Pour Sylvain Crépon, sociologue et chercheur à l’université Paris-Ouest-Nanterre-La Défense (Paris X), la démarche du FN est tout à fait compréhensible : « Pour un parti qui s’est lancé dans une stratégie de dédiabolisation et qui est avide de normalisation, pénétrer dans l’université est tout à fait logique. »

Le Collectif Marianne veut peser sur tous les grands sujets qui concernent la vie étudiante : la santé ou encore les bourses. S’il s’oppose fermement à la massification de l’enseignement supérieur, il n’est pas forcément pour une sélection à l’entrée. « Une année de propédeutique pourrait permettre de savoir qui peut aller ou non à l’université. On peut réfléchir à une sélection au fur et à mesure ou à des programmes d’accompagnement », déclare David Masson-Weyl. Ce qui existe déjà, il faut le dire, dans de nombreuses universités.

« UNE TELLE INITIATIVE PEUT PRENDRE », SELON M. REYNIÉ

Sur le volet des étudiants étrangers, le président du collectif Marianne, qui reconnaît avoir eu la chance d’étudier six mois au Japon, estime qu’il « n’est pas possible d’accueillir tous les étudiants étrangers qui voudraient venir en France. Il faut que l’on accueille les meilleurs ou ceux qui en tireraient le plus grand bénéfice ».

Marine Le Pen venue en marraine a salué « l’initiative de cette jeunesse française qui entend se battre pied à pied pour retrouver sa souveraineté perdue ». La présidente du Front national a attaqué Geneviève Fioraso, la ministre de l’enseignement supérieur, qui « ne tarit pas d’éloges pour tout ce qui dépasse nos frontières.
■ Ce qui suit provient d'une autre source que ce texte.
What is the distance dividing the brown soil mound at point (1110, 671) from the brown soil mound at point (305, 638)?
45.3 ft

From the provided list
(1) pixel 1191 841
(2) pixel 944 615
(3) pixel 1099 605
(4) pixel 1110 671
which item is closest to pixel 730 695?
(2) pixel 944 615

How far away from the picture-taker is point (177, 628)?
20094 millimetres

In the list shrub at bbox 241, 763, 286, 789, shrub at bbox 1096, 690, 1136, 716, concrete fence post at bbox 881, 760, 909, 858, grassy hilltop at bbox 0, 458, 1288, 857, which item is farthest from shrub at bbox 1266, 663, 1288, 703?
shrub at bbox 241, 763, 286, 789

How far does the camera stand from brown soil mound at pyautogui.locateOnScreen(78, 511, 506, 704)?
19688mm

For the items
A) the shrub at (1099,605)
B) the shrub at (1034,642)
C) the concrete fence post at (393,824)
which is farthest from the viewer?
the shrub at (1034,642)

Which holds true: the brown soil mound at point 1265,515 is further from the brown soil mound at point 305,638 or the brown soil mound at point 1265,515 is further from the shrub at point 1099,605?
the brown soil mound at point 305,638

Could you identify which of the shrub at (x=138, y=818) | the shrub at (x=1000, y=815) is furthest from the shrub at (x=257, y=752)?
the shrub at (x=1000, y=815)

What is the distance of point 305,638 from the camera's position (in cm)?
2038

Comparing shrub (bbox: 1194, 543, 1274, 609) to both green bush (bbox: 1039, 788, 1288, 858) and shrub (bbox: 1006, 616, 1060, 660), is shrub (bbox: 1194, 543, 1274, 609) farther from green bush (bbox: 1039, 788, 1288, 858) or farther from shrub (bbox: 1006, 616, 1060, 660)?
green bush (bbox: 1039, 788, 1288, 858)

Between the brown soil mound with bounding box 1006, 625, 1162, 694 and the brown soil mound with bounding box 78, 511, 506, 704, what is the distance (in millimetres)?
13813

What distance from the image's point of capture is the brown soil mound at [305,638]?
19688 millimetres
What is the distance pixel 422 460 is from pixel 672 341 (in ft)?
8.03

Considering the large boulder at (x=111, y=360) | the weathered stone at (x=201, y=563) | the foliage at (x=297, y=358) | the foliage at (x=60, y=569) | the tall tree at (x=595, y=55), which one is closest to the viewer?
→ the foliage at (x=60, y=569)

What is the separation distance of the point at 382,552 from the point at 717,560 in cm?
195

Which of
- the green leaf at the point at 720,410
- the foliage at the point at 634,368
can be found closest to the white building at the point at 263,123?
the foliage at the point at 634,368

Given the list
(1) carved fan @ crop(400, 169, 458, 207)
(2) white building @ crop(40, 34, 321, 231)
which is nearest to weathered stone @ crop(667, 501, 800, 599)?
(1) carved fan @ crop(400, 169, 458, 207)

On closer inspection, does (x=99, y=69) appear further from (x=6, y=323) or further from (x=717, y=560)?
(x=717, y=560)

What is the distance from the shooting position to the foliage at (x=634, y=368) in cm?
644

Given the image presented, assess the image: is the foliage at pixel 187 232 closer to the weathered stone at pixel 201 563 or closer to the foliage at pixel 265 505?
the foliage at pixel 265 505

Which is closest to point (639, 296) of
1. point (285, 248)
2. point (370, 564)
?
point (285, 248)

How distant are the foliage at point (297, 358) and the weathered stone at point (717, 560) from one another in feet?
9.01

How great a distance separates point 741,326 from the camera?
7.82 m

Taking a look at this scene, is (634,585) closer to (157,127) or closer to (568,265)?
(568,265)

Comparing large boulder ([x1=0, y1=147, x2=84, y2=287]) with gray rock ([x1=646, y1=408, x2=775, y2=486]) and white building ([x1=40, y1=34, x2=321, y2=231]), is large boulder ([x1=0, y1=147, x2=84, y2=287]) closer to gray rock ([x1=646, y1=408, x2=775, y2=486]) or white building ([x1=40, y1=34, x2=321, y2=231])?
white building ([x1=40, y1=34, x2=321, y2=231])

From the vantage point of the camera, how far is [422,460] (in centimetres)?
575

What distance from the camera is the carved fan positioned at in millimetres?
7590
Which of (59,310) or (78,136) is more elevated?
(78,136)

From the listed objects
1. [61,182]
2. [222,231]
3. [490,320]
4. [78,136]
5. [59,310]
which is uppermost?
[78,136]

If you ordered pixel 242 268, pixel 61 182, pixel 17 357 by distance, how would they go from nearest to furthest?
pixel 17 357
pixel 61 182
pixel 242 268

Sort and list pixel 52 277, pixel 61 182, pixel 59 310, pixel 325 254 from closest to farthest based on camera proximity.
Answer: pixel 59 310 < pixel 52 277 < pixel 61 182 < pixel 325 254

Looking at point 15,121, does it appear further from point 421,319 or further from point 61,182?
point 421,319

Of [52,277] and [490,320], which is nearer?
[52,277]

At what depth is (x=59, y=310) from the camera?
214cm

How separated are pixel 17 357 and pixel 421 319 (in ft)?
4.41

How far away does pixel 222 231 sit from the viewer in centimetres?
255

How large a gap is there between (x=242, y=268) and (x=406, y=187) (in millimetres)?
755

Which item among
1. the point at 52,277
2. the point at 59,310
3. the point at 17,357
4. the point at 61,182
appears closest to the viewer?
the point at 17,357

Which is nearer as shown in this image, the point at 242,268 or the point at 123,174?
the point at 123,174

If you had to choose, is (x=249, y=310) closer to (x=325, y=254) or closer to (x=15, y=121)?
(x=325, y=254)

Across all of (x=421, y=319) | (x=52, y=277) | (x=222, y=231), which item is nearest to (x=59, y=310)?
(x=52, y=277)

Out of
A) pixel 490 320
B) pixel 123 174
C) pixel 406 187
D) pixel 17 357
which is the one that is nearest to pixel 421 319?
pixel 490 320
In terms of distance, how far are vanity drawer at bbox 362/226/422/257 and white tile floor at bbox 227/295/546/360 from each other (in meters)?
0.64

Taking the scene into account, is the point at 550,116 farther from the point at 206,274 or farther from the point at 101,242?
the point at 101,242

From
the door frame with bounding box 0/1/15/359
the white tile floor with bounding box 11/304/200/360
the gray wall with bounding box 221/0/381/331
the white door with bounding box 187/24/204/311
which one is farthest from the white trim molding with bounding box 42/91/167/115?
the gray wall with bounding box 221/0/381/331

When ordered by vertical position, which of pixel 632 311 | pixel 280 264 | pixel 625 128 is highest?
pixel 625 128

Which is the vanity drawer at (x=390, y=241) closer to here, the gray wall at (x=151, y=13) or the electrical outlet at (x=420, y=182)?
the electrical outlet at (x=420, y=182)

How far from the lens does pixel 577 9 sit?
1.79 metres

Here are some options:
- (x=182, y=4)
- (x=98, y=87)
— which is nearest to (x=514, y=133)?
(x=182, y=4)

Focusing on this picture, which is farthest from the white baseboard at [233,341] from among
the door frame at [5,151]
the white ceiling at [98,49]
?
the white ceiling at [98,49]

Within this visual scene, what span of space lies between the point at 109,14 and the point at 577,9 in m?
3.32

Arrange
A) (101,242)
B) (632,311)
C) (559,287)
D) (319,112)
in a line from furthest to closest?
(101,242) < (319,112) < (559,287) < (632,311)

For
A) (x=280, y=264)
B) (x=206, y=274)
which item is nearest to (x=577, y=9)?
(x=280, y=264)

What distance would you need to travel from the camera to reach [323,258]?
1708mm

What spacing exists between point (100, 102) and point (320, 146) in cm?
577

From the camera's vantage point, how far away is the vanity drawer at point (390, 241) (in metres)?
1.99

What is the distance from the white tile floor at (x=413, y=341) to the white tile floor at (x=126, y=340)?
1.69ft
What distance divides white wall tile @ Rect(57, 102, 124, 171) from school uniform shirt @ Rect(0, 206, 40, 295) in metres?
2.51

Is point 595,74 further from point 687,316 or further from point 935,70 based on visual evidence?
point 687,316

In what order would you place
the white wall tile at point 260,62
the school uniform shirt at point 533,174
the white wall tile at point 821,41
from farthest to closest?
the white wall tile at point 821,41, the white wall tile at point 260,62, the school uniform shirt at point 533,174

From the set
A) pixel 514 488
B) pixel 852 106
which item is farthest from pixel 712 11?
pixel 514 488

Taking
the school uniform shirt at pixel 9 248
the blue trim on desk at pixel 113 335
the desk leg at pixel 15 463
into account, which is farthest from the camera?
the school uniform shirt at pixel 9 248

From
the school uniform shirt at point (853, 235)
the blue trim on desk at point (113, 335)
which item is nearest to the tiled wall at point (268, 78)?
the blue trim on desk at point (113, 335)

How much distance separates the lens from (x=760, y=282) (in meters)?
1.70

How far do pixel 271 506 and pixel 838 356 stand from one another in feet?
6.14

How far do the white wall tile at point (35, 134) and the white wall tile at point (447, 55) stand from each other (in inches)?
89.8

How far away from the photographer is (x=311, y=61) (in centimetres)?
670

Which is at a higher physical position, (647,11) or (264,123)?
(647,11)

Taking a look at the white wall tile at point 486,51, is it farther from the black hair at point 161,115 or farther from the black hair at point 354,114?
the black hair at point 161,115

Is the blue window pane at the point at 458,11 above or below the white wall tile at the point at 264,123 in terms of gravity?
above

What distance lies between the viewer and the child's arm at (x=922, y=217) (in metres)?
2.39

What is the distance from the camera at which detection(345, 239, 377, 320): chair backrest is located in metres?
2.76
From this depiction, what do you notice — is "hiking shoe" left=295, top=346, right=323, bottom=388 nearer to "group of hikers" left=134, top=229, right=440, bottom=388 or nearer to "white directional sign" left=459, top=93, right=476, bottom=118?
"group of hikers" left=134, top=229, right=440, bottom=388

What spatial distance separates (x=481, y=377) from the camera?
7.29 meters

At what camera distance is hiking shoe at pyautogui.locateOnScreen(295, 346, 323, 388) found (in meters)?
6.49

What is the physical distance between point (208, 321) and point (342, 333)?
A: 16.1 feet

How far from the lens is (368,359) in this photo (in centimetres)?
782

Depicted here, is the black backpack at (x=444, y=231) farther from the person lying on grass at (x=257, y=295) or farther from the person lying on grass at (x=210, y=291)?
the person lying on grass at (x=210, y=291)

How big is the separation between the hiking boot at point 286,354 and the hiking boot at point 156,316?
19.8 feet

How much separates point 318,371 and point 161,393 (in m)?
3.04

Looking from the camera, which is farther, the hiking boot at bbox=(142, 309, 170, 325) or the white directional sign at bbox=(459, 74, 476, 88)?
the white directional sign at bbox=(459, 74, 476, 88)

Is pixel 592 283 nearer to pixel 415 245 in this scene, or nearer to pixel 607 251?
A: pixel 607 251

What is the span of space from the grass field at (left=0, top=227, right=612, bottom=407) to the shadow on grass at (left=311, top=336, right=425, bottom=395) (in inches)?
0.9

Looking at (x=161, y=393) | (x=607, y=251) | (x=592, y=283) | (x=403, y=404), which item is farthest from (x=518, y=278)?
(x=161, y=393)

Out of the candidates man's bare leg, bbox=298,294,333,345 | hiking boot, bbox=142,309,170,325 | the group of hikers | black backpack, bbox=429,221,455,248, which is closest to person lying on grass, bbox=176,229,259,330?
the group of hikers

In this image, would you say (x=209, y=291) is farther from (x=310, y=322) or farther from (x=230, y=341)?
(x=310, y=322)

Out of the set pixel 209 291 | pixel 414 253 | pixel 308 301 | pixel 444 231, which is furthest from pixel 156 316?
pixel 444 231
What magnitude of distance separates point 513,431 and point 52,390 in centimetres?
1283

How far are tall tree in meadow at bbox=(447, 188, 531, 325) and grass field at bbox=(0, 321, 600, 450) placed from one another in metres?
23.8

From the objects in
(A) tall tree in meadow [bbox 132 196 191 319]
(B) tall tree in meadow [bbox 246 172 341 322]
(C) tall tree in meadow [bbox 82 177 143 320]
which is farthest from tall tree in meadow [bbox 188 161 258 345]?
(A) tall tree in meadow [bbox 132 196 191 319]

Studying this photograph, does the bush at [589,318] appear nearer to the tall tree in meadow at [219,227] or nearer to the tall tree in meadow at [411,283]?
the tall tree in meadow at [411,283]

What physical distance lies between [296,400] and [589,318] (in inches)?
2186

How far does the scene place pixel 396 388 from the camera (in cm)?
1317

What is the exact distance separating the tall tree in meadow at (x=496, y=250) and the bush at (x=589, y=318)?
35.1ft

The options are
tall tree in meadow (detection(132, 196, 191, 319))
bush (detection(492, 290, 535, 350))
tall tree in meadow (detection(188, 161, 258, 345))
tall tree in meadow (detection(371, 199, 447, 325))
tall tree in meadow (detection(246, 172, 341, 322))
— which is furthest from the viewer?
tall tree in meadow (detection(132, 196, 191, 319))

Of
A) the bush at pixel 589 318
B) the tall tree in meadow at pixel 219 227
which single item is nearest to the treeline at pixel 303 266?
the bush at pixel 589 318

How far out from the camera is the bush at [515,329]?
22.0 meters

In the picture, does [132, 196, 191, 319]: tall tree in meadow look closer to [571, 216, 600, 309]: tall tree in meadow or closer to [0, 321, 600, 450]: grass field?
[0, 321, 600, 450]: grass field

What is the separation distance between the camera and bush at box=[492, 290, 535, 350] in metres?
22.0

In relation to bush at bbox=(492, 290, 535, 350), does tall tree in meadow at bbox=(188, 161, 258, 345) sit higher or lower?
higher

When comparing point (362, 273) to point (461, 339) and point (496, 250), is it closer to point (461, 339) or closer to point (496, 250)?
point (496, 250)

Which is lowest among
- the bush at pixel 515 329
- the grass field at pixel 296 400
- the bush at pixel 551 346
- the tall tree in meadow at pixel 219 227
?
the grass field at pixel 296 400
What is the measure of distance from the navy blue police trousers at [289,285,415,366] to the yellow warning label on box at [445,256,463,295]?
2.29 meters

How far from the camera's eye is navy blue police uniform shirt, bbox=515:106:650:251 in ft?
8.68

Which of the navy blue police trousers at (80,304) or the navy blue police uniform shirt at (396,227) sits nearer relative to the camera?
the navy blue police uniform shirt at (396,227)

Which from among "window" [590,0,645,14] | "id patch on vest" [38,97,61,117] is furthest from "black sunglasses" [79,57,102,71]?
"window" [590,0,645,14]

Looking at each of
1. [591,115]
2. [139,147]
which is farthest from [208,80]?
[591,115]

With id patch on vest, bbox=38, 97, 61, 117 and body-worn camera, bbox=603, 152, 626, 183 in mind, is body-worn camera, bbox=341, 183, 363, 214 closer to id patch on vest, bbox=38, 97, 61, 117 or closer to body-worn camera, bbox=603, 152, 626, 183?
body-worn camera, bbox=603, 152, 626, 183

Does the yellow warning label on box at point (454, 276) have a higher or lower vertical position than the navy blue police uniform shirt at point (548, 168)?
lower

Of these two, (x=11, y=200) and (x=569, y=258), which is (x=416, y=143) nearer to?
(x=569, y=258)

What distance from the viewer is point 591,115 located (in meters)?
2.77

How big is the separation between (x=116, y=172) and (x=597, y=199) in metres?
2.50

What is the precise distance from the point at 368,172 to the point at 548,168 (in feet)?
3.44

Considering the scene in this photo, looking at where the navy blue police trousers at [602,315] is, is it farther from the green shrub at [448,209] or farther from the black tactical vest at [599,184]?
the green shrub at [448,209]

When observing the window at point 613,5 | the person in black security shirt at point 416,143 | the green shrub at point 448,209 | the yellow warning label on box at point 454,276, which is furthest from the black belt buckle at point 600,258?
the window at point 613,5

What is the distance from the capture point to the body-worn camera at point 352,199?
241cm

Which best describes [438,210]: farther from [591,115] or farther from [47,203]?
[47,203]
Elle ne cesse de dire qu’une Silicon Valley à la française est possible, grand bien lui fasse ! Pourquoi aller chercher à l’autre bout du monde l’inspiration qui vous manque ? », a-t-elle lancé, critiquant au passage le projet Paris Saclay, projet phare du Grand Paris qui regroupera grandes écoles, université, organismes de recherche et entreprises… « Mais avec la présence de Danone ou de Kraft Foods, la recherche sera-t-elle indépendante ? », s’est interrogée Marine Le Pen. Elle s’en est aussi pris à la volonté de la France d’être présente dans les Mooc, ces cours en ligne massivement ouverts, mais porteurs d’une « déshumanisation totale des savoirs ».

Reste à savoir si les idées du Front national séduiront la jeunesse étudiante jusque-là plutôt réticente ? « On avait une surreprésentation du FN chez les jeunes non diplômés. Mais on constate aujourd’hui une présence forte chez les jeunes mal diplômés ou diplômés mais qui ont le sentiment d’être déclassés. Une telle initiative peut prendre dans un pays fermé à l’ouverture aux nouvelles générations et aux entrants dans le système », estime Dominique Reynié.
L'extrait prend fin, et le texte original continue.